Droughts in the United States, continuous rains in Europe, and poor monsoon conditions in India pushed grain commodity prices this month to levels not seen since 2007 and 2008, years when high prices and price volatility touched off a food crisis in developing countries around the world.
Food prices are already high, and the recent crop damage and likelihood that rising commodity prices will translate into even higher food prices over the coming months is raising concerns among aid officials and those working on poverty reduction.
Prices have risen substantially across all the major grains except rice. Wheat prices are up over 50 percent since mid-June; the price for corn has risen more than 45 percent since mid-June; and soybeans are up almost 30 percent since the beginning of June and up almost 60 percent since the end of last year. Global stocks of most of the tradable grains are also lower now than they have been historically.
In the poorest countries, where people already spend up to two-thirds of their daily income on food, rising food prices can become a threat to growth and social stability, as well as health, nutrition and schooling.
“When food prices rise sharply, families cope by pulling their kids out of school and eating cheaper, less nutritious food, which can have catastrophic life-long effects on the social, physical, and mental well being of millions of young people,” said World Bank Group President Jim Kim.

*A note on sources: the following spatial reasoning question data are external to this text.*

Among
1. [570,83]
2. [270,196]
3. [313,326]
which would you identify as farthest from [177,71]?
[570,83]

“The World Bank and our partners are monitoring this situation closely so we can help governments put policies in place to help people better cope,” he said.
Crisis response & building resilience
The World Bank Group has several programs in place that already assist client countries with agriculture and agriculture-related investment, policy advice, and fast-track financing for crisis situations.
The Bank’s Global Food Crisis Response Program (GFRP), which launched in 2008 and ran through June 2012, has reached about 40 million people in 47 countries with short- and medium-term food supply response measures, social safety nets, and other funding. From July 2012, the Bank’s emergency response will be channeled through the International Development Association’s Crisis Response Window and the recently approved Immediate Response Mechanism that will provide the basis for emergency assistance in the future.
The Bank also administers the multi-donor Global Agriculture and Food Security Program (GAFSP), which has been lauded as a model for international food security outreach.